**PASSAGE**:
A closer look at the legalities of public comment
ATASCADERO — The June 11 Atascadero City Council meeting has raised some questions in the community on what Community Forum is and how it is legally run, so Atascadero News reached out to Dave Fleishman, the city’s attorney, to clarify how the Community Forum works and the legality behind public comment, free speech, and the Brown Act.
“Very generally, free speech, as we refer to it, starts at the U.S. Constitution level with the First Amendment. That basically starts out with saying, ‘Congress shall make no law abridging the freedom of speech,'” Fleishman said. “California gets into a little bit more detail about how that gets exercised in the Brown Act. There is a provision in the Brown Act that allows people to attend a meeting and comment on items that are on the council’s agenda. There’s also a provision in the Brown Act that generally allows people to speak on items that are not on the agenda but are within the subject matter jurisdiction of the City Council.”
After Community Forum, the council is supposed to respond briefly to any comments brought up. However, since those items are not on the official agenda, they are not allowed to be discussed in detail. However, those items can be added to a future agenda if deemed necessary.

**RECORDED DATA**:
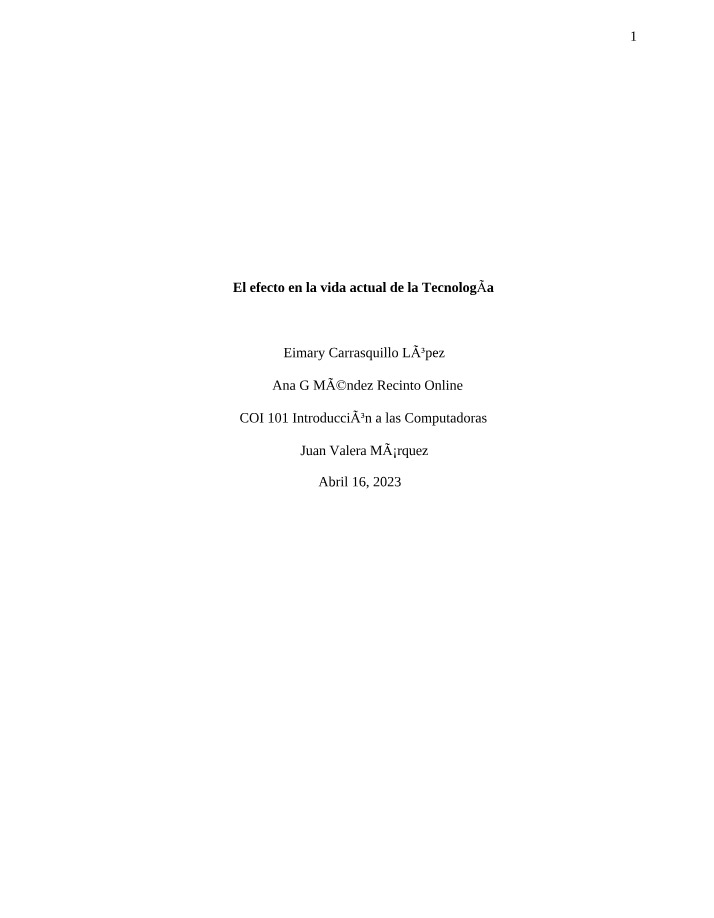 Efectos de la Tecnología en la Vida Actual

**WHAT THIS TASK INVOLVES**:
From the article on public comment at Atascadero City Council meetings, extract the portion starting with "After Community Forum, the" and going on through "if deemed necessary.". Rely on the text alone, not the data.

**RESULT FOR THIS EXERCISE**:
After Community Forum, the council is supposed to respond briefly to any comments brought up. However, since those items are not on the official agenda, they are not allowed to be discussed in detail. However, those items can be added to a future agenda if deemed necessary.